Over the last several months, there have been a number of important shifts happening in my business. Some are perfectly normal and comfortable and leave me wondering why I haven’t always done things this way; others, quite frankly, scare the bejeebus out of me. Through all of it, I’ve found myself caught up in wishing – feeling like I need to overhaul my office, my internal processes, even the way I market the studio. This morning, what I realized I hadn’t been doing at all was taking time to actually appreciate what I’ve spent the last five years building. And I wondered: hokey as the thought may seem, what would it look like if I spent less time constantly wishing things were different, and spent some time simply loving what is?
As independent professionals, we spend a lot of time learning. We read books, articles, blogs, all by people calling themselves experts, all proposing some new way that we need to do things in order to succeed. But how often do we really listen to ourselves? How often do we sit back, really look at where we are, and trust that we know what to do?
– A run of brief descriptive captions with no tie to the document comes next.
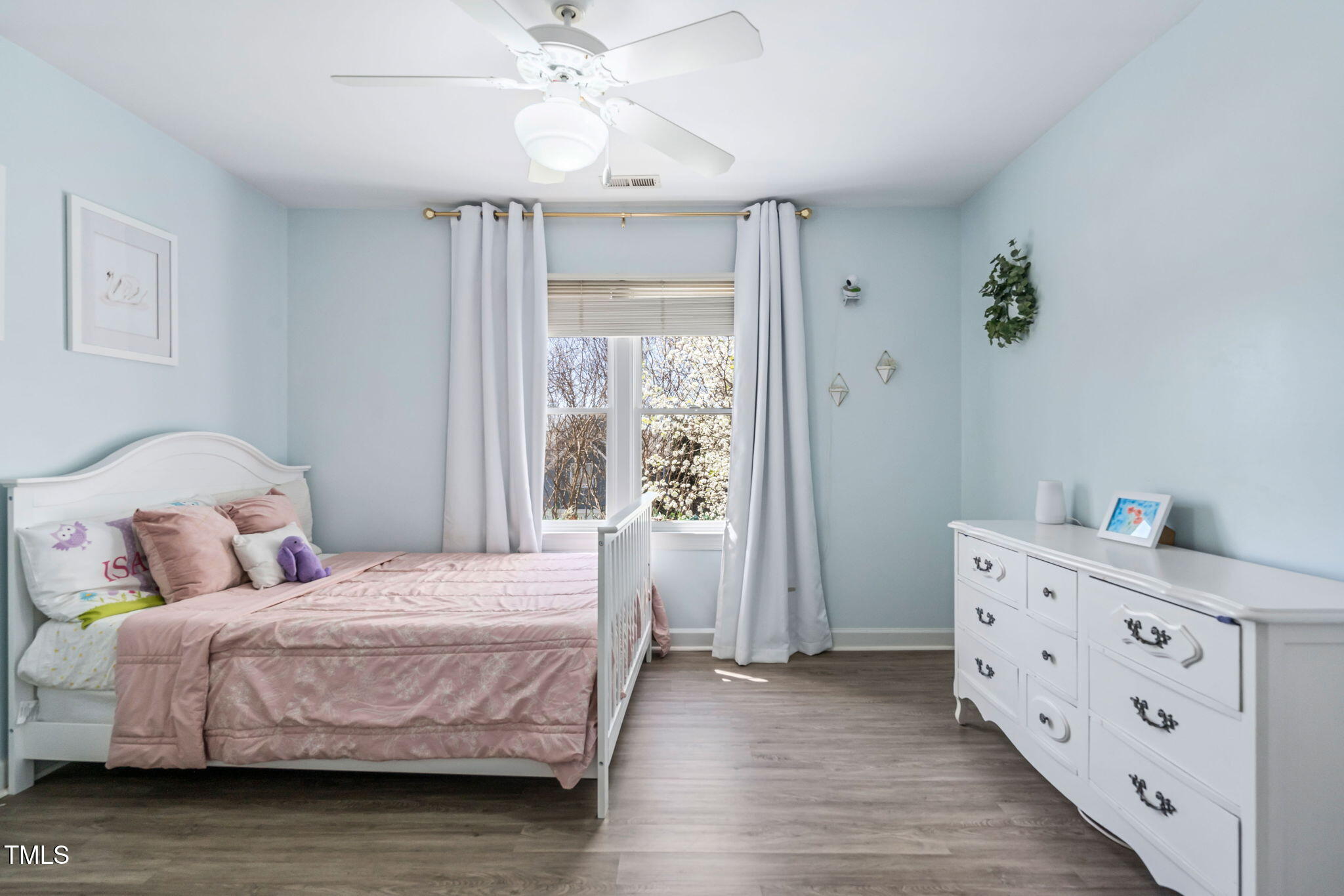 102 Belle Isle Court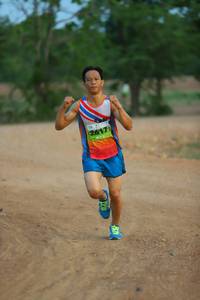 BIB: 2617
                            <button type="button" onclick="openModal(3599243)" class="btn btn-primary btn-sm float-right btn-popup" data-toggle="modal" data-target=".modal-high-quality">
                        <i class="fas fa-shopping-cart"></i> Add to Cart
                    </button>
                                            <button type="button" onclick="isThisMe(3599243, true)" class="btn btn-success btn-sm float-right btn-popup btn-isme hidden" data-toggle="tooltip" data-placement="bottom" title="นี่คือรูปของคุณใช่ไหม คลิกที่นี่เพื่อเอาเข้าอัลบั้ม">
                        <i class="fas fa-plus"></i> Add to album
                    </button>
                    <button type="button" onclick="isThisMe(3599243, false)" class="btn btn-warning btn-sm float-right btn-popup btn-isnotme hidden">
                        <i class="fas fa-ban"></i> Remove from album
                    </button>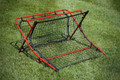 Kwik Goal DFR-1 Soccer Rebounder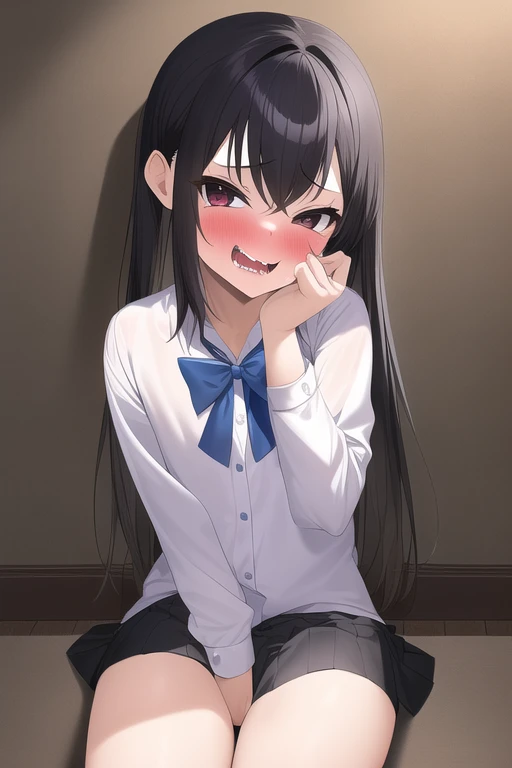 推特热议「NovelAI」大量产出高水准动漫图,绘师圈忧著作权争议难解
And frankly, when everyone who owns an independent service business (and trust me, I count among that number) is writing all these articles trying to prove that they’re an “expert” in something, how do we figure out who to listen to and who to ignore?
I’m beginning to think the answer lies in shutting down the noise – at least for a little while – and going back into ourselves. I think we need to start with what we do know, and then worry about what to add to that knowledge. I think that we need to trust that we’re enough.
I’ll admit it: I’m feeling a bit stuck lately. Part of the next stage of business development at my studio involves making room for and landing higher-paying jobs, and instead of moving forward, plan in hand, I’ve spent the last couple of days staring at my computer, hitting “Get Mail” over and over again. That, and feeling incredibly guilty, like I’m somehow sabotaging my business with non-productivity.
What causes this? Is it a fear of failure? Is it fear of success? Is it the fact that spring has been threatening to invade New England for a couple of weeks now, but the temperature doesn’t seem to have caught on to this yet?
A little bit of each, I think. But what to do about it?
Looking back at the times I’ve felt this way, I realize that it’s usually a relatively short, passing thing that always precedes something major – and it usually marks the fact that there’s something I’m missing in the path I’m taking. The worst part of this, as an entrepreneur, is feeling like you’re being unproductive, like you should be out *doing* something. But part of owning your own business is making room for creativity and brainstorming, and sometimes that means having a couple of days off while you sort through something that’s sticking you.
And thinking about it some more, I realize that becoming unstuck generally requires two things:
- telling someone you’re feeling stuck (which I’m doing)
- going somewhere quiet, away from technology and all the things you “need” to do, and contemplating what it is you really want from whatever’s sticking you.